## Work to complete
Copy out everything from the line containing "What is the distance spanning" down to the line containing "143 centimetres", substituting "position" for every "pixel" and changing nothing else. Leave the pictures out of your copy.

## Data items
════════════════════

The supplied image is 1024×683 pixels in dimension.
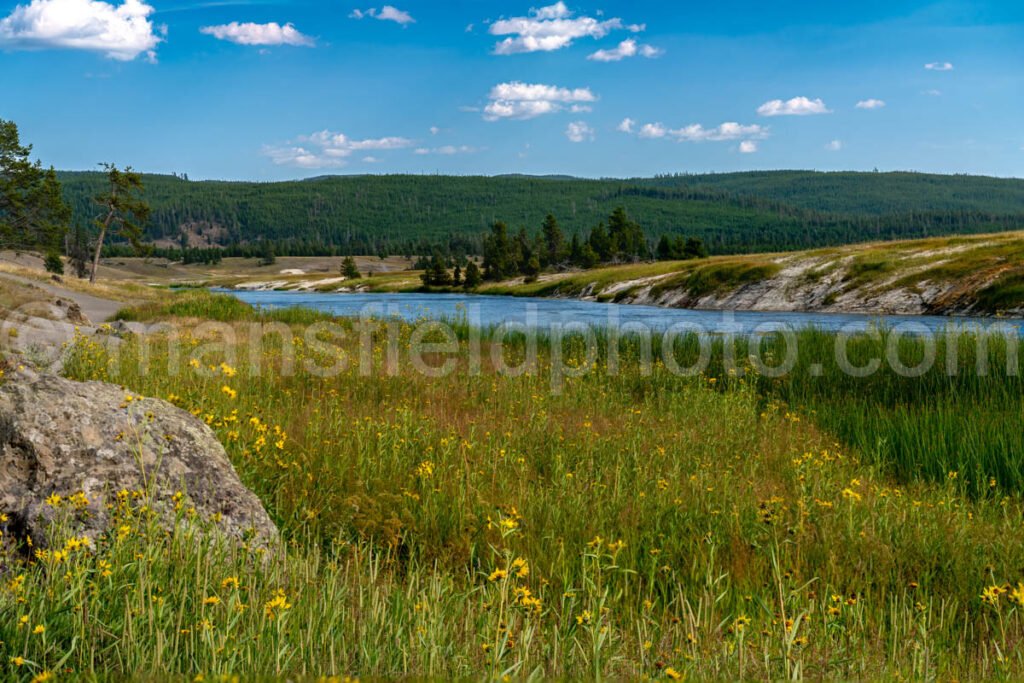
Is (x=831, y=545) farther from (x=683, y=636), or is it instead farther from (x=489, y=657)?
(x=489, y=657)

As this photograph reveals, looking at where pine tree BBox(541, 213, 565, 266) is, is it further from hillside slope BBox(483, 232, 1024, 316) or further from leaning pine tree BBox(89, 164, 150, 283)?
leaning pine tree BBox(89, 164, 150, 283)

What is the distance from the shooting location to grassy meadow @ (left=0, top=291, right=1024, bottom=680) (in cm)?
316

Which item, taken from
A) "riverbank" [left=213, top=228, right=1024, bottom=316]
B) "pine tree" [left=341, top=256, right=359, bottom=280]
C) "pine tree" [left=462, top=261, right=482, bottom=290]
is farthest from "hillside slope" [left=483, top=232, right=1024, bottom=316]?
"pine tree" [left=341, top=256, right=359, bottom=280]

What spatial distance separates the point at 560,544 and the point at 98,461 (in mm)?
2856

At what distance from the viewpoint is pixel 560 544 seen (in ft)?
16.4

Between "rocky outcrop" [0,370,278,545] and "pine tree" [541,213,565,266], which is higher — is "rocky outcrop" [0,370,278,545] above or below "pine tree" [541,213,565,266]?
below

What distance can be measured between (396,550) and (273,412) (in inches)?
142

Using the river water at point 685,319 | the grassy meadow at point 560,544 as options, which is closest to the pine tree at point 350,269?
the river water at point 685,319

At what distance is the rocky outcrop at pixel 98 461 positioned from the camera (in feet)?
14.4

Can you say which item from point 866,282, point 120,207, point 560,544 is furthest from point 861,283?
point 120,207

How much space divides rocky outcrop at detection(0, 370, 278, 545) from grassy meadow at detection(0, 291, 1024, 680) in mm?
186

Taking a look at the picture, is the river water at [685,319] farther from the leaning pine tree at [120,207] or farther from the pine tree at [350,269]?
the pine tree at [350,269]

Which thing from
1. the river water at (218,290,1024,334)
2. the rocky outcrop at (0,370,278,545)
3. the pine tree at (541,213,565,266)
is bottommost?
the river water at (218,290,1024,334)

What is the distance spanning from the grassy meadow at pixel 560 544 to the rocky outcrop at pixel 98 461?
19 centimetres
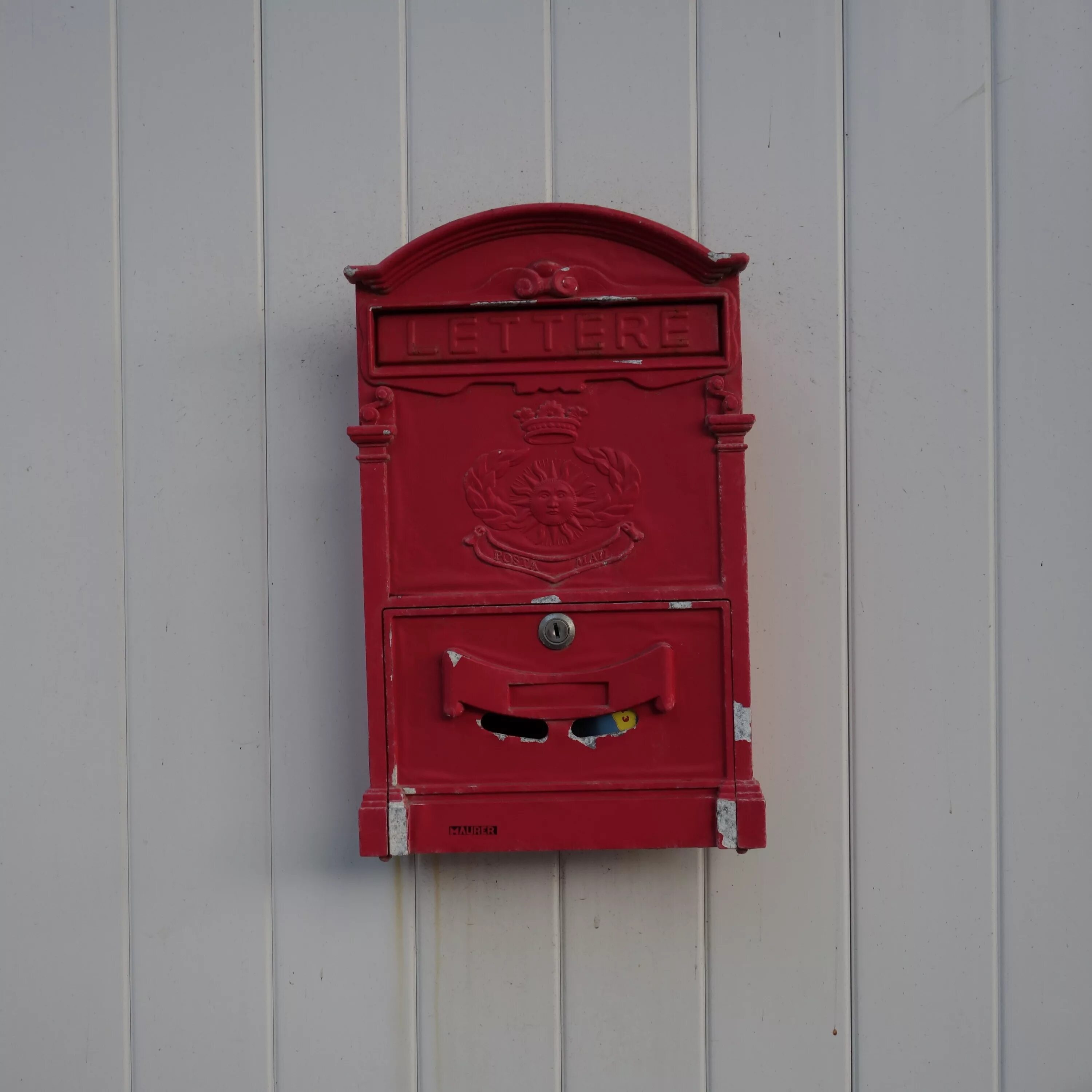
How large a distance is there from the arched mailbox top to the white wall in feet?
0.53

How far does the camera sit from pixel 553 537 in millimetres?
1117

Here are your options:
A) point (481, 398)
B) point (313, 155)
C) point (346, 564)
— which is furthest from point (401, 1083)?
point (313, 155)

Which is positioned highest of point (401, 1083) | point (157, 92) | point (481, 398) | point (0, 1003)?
point (157, 92)

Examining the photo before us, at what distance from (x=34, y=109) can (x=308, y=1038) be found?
143 centimetres

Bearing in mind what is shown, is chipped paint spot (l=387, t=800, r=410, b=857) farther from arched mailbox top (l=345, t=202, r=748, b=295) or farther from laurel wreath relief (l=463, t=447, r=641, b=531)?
arched mailbox top (l=345, t=202, r=748, b=295)

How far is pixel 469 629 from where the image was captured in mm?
1108

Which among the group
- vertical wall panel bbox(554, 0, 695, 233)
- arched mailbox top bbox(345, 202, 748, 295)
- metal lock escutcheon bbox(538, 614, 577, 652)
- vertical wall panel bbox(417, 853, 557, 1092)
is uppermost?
vertical wall panel bbox(554, 0, 695, 233)

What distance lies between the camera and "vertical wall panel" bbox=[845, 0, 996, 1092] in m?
1.23

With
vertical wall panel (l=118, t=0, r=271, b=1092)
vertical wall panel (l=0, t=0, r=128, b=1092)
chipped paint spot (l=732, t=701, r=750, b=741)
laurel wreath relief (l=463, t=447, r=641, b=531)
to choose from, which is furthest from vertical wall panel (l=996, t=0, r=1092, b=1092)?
vertical wall panel (l=0, t=0, r=128, b=1092)

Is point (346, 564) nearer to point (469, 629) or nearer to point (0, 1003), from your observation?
point (469, 629)

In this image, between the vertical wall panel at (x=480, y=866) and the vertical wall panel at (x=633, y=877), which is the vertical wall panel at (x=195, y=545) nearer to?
the vertical wall panel at (x=480, y=866)

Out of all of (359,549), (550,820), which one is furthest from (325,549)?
(550,820)

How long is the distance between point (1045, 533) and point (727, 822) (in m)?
0.64

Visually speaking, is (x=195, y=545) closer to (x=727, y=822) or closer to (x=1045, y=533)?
(x=727, y=822)
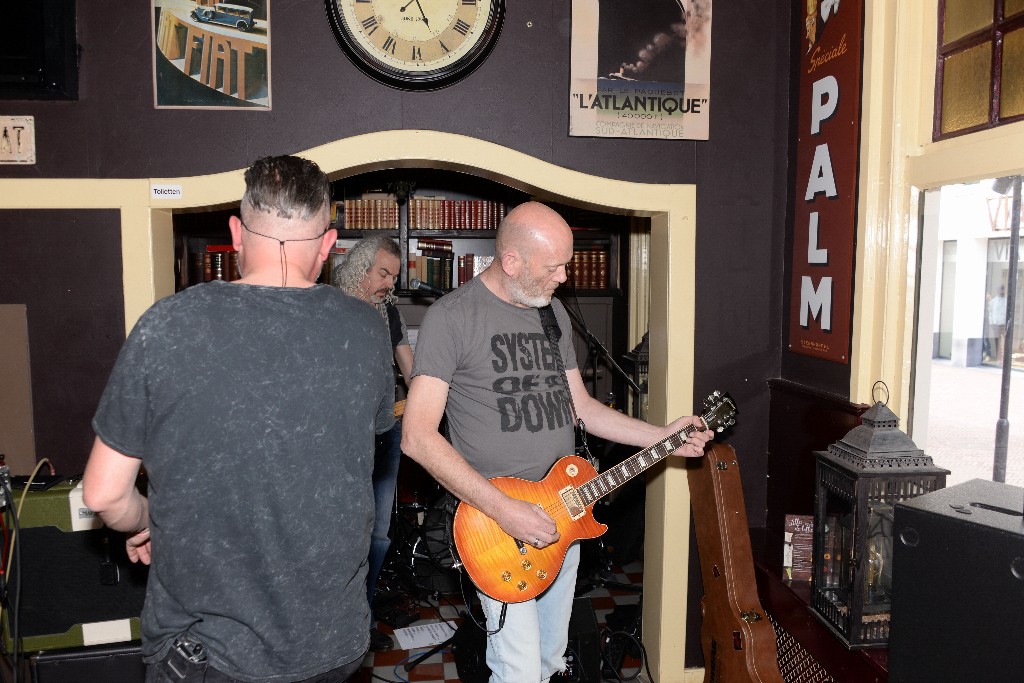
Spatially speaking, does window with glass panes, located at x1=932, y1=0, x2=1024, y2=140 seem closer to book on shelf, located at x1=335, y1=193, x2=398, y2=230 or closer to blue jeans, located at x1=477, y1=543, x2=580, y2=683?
blue jeans, located at x1=477, y1=543, x2=580, y2=683

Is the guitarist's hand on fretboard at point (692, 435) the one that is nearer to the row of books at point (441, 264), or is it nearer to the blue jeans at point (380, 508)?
the blue jeans at point (380, 508)

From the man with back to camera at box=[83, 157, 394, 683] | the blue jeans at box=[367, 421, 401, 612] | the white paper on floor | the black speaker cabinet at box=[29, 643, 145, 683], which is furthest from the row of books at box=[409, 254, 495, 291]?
the man with back to camera at box=[83, 157, 394, 683]

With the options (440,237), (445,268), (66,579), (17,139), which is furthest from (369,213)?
(66,579)

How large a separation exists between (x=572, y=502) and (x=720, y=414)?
59 cm

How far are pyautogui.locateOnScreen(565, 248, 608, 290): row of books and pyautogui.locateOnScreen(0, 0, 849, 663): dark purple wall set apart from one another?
8.86 feet

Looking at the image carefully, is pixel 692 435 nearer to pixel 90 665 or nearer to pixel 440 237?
pixel 90 665

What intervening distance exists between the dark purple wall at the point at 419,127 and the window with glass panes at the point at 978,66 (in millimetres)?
792

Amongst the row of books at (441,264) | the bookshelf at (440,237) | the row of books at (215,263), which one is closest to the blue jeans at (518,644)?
the bookshelf at (440,237)

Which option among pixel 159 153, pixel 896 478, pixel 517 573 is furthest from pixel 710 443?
pixel 159 153

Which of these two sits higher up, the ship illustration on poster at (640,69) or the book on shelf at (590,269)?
the ship illustration on poster at (640,69)

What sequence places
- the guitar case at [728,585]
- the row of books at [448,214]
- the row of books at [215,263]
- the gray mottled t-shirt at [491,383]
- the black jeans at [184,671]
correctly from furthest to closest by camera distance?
the row of books at [448,214] < the row of books at [215,263] < the guitar case at [728,585] < the gray mottled t-shirt at [491,383] < the black jeans at [184,671]

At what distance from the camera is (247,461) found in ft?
4.24

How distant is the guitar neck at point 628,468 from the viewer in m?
2.36

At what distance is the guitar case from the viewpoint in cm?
254
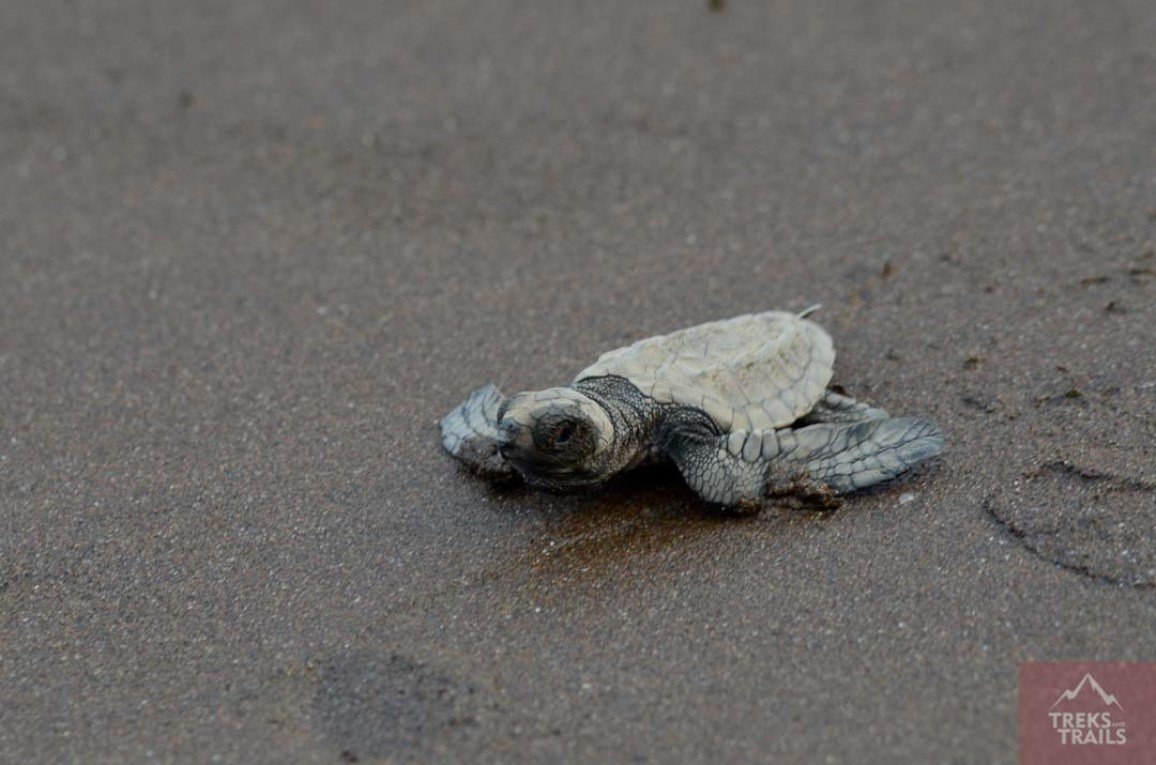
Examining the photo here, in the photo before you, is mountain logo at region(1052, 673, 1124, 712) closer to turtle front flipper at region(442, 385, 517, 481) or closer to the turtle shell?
the turtle shell

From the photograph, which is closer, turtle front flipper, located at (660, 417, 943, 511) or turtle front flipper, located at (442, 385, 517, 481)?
turtle front flipper, located at (660, 417, 943, 511)

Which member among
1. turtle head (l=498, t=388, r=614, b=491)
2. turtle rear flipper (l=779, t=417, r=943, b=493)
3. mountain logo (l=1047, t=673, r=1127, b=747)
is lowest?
mountain logo (l=1047, t=673, r=1127, b=747)

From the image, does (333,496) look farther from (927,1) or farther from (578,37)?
(927,1)

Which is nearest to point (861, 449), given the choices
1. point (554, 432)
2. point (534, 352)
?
point (554, 432)

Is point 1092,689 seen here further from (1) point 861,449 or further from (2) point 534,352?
(2) point 534,352

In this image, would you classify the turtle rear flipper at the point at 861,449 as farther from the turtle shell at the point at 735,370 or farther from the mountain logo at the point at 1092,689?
the mountain logo at the point at 1092,689

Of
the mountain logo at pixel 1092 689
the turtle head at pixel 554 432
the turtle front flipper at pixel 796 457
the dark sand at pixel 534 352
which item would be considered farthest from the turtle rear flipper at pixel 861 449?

════════════════════

## Exercise response
What is the distance spanning from the grassy meadow at position 560 544 to the rocky outcrop at position 98 461?
19 centimetres
How large a distance is there from the arched mailbox top to the white wall in feet?
0.53

How far does the camera sit from position 553 537 in millimetres?
1117

Here are your options:
A) point (481, 398)
B) point (313, 155)
C) point (346, 564)
— which is furthest from point (401, 1083)?
point (313, 155)

Which is positioned highest of point (401, 1083) | point (157, 92) | point (481, 398) | point (0, 1003)?
point (157, 92)

Examining the photo before us, at what distance from (x=34, y=109) can (x=308, y=1038) be found?
143 centimetres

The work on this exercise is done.